(SELECTED TEXT)
By Jon Swartz, USA TODAY
SAN FRANCISCO — As lawmakers and regulators ponder sweeping changes to online privacy law, Facebook is working to shape its image on Capitol Hill and avert measures potentially damaging to its information-sharing business.
The world's largest social-networking site is increasing its Washington office, spending more on lobbying and meeting with lawmakers, congressional staff and privacy experts who question whether the company is adequately protecting the personal information of its 500 million users. Founder Mark Zuckerberg is also on a charm offensive to show he's on the right side of the debate.
Facebook recently hired its seventh Washington employee and plans to move into new, 8,000-square-foot office space in late April. It is also looking to hire a public policy expert.
They're all signs that one of Silicon Valley's most influential companies wants to cultivate influence in Washington and shape privacy policies that could define its business. And it hopes to do so much earlier than tech predecessors Google and Microsoft did.
"We need to be here to define ourselves before someone else does it for us," says Tim Sparapani, a former privacy expert for the American Civil Liberties Union who joined Facebook in 2009. "It's clear we need to be part of the new thinking of Washington — and early in the company's maturation process."
The moves also come as privately held Facebook is contemplating selling stock to the public next year.
Facebook is well-positioned in a new era of information sharing. To generate about $1 billion in annual advertising revenue, Facebook methodically innovates around strategies that involve getting its members to interact and voluntarily share personal information on the company's Web pages. It does not share users' personal information with advertisers and does not sell it to anyone, company spokesman Andrew Noyes says.
(End SELECTED TEXT)
YOUR TASKS:
A – In the article on Facebook in Washington, how large is the new office space Facebook plans to move into?
B – Using the article on Facebook in Washington, mark each statement as yes or no, and quote the words that decide it: (i) Tim Sparapani joined Facebook in 2009. (ii) Facebook sells its users' personal information to advertisers. (iii) Facebook has 500 million users.
C – List every person named in the article on Facebook in Washington.
(DATA)
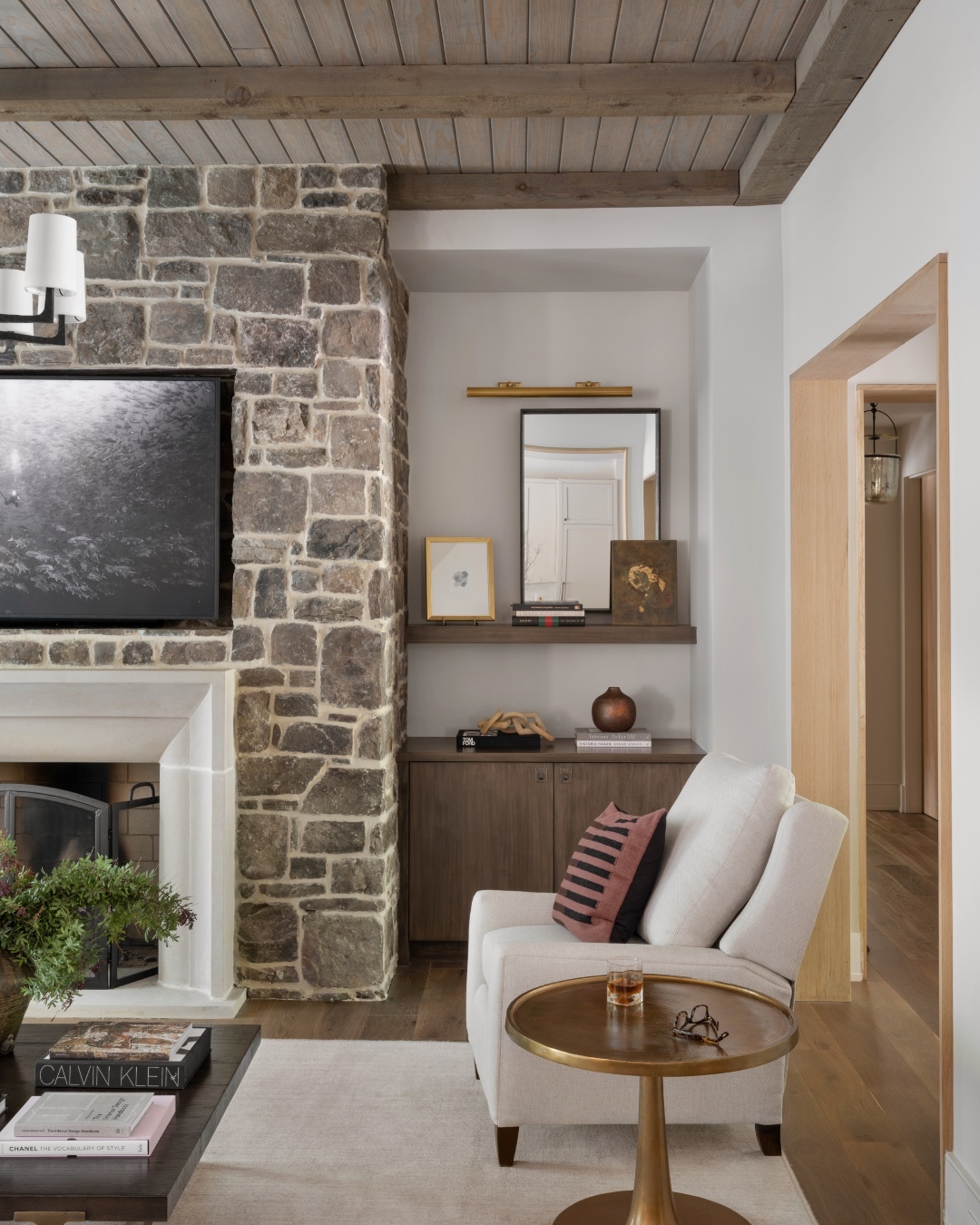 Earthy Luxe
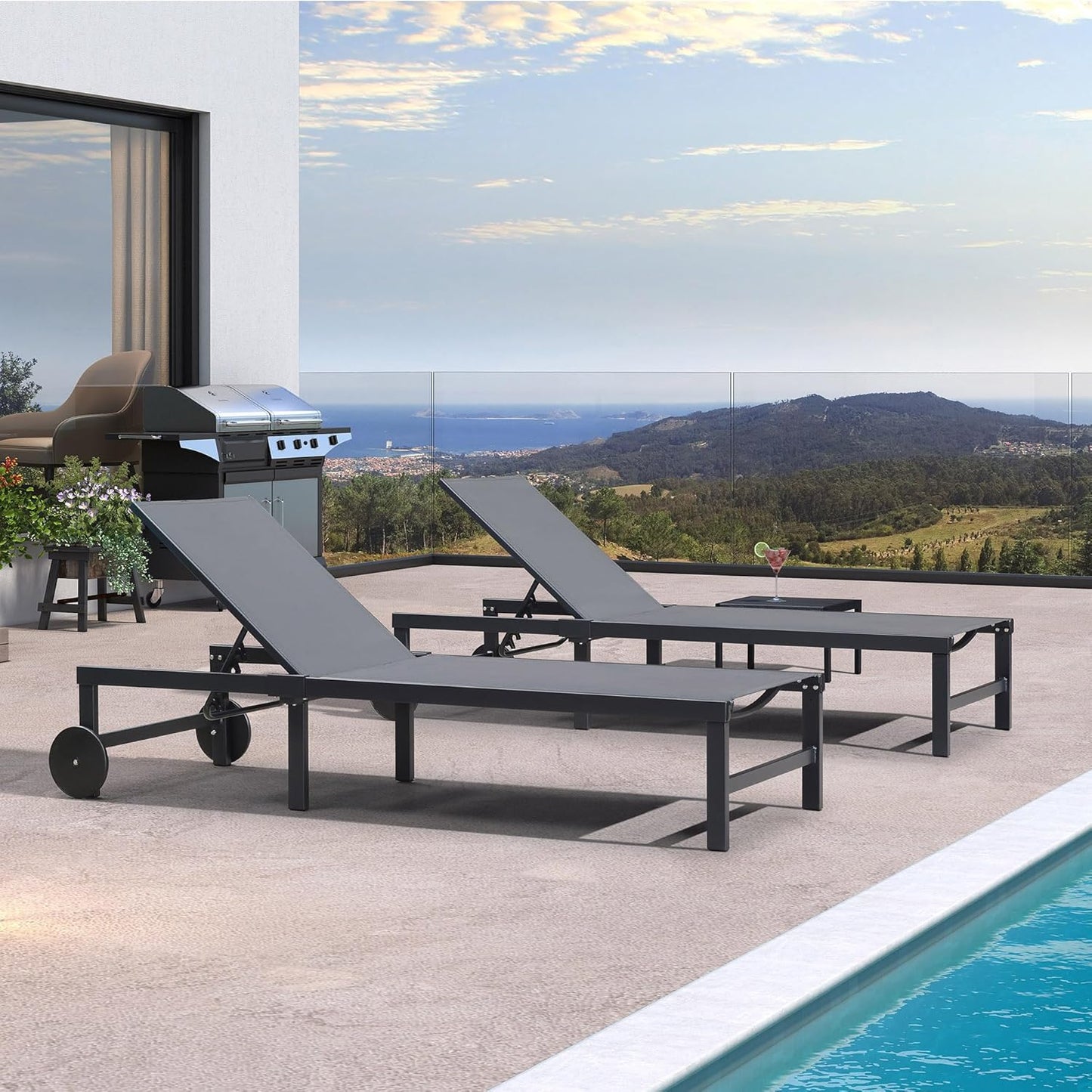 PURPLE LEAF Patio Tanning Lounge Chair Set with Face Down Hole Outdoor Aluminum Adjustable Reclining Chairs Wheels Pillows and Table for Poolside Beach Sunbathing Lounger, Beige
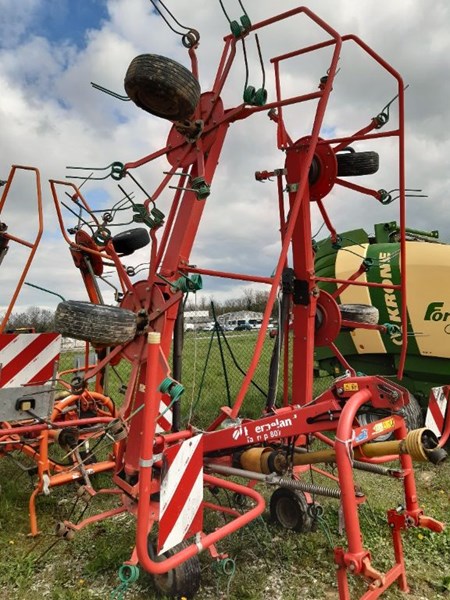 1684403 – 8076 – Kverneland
(End DATA)
TASK-BY-TASK RESULTS:
A – 8,000 square feet.

B –
(i) Yes: "who joined Facebook in 2009"
(ii) No: "does not share users' personal information with advertisers and does not sell it to anyone"
(iii) Yes: "its 500 million users"

C – Jon Swartz, Mark Zuckerberg, Tim Sparapani, Andrew Noyes